STATED GOAL >>
Copy out everything in the records from the very start down to the line containing "the woman's hand at (x=402, y=281), the", including that line.

SOURCE RECORDS >>
↓

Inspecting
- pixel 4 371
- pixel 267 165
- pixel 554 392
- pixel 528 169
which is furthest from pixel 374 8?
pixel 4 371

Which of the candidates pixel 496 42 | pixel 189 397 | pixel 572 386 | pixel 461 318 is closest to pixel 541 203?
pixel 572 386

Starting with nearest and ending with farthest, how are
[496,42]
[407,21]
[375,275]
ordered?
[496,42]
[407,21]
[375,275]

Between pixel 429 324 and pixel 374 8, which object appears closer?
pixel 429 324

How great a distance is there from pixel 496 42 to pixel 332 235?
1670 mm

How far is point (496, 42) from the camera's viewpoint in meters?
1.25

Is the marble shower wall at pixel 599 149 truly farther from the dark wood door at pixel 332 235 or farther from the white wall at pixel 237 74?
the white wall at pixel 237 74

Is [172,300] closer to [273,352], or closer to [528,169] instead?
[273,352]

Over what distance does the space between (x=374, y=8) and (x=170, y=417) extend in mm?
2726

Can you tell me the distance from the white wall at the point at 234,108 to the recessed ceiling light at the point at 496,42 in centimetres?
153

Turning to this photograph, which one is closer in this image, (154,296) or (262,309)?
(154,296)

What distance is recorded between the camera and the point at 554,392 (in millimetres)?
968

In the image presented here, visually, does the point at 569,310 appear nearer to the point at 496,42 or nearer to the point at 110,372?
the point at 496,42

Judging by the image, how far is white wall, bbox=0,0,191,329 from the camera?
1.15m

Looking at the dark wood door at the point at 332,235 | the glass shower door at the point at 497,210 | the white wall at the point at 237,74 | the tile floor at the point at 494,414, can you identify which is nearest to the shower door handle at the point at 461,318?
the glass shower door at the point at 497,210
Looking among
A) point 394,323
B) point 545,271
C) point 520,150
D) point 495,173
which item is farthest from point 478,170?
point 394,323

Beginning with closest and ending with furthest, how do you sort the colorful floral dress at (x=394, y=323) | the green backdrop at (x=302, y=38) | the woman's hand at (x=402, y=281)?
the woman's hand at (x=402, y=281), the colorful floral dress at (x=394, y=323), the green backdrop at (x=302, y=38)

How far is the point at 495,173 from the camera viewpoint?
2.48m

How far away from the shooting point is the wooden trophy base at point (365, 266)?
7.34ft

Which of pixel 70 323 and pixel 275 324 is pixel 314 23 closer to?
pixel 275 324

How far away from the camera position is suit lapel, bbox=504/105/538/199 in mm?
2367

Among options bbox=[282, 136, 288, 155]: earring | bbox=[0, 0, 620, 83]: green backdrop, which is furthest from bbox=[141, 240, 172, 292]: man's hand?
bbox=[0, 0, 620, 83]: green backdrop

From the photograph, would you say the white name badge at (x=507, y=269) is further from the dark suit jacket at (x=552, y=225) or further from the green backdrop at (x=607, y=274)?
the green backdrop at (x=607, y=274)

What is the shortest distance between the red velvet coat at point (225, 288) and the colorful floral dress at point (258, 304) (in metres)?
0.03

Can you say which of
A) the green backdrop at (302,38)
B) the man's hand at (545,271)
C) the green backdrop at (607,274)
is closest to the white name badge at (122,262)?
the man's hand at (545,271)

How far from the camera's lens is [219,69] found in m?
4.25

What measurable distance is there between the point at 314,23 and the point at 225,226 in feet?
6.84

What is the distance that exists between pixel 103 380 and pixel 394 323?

↑

COMPLETED TASK >>
Inspecting
- pixel 4 371
- pixel 267 165
- pixel 554 392
- pixel 528 169
which is furthest from pixel 374 8?
pixel 4 371

Which of the candidates pixel 496 42 | pixel 189 397 | pixel 572 386 | pixel 461 318 is closest to pixel 541 203?
pixel 572 386

Starting with nearest and ending with farthest, how are
[496,42]
[407,21]
[375,275]
ordered?
[496,42]
[407,21]
[375,275]

Between pixel 429 324 and pixel 374 8, which object appears closer?
pixel 429 324

How great a distance is there from pixel 496 42 to pixel 332 235?
1670 mm

How far is point (496, 42) from the camera's viewpoint in meters?
1.25

Is the marble shower wall at pixel 599 149 truly farther from the dark wood door at pixel 332 235 or farther from the white wall at pixel 237 74?
the white wall at pixel 237 74

Is [172,300] closer to [273,352], or closer to [528,169] instead?
[273,352]

Over what distance does the space between (x=374, y=8) and (x=170, y=417) extend in mm?
2726

Can you tell me the distance from the white wall at the point at 234,108 to the recessed ceiling light at the point at 496,42 in centimetres?
153

Turning to this photograph, which one is closer in this image, (154,296) or (262,309)?
(154,296)

What distance is recorded between the camera and the point at 554,392 (in millimetres)?
968

In the image presented here, visually, does the point at 569,310 appear nearer to the point at 496,42 or nearer to the point at 110,372?
the point at 496,42

Judging by the image, how far is white wall, bbox=0,0,191,329 from the camera?
1.15m

Looking at the dark wood door at the point at 332,235 | the glass shower door at the point at 497,210 | the white wall at the point at 237,74 | the tile floor at the point at 494,414, can you identify which is nearest to the shower door handle at the point at 461,318?
the glass shower door at the point at 497,210
Looking among
A) point 394,323
B) point 545,271
C) point 520,150
D) point 495,173
which item is farthest from point 478,170?
point 394,323

Beginning with closest and ending with furthest, how do you sort the colorful floral dress at (x=394, y=323) | the green backdrop at (x=302, y=38) | the woman's hand at (x=402, y=281)?
the woman's hand at (x=402, y=281), the colorful floral dress at (x=394, y=323), the green backdrop at (x=302, y=38)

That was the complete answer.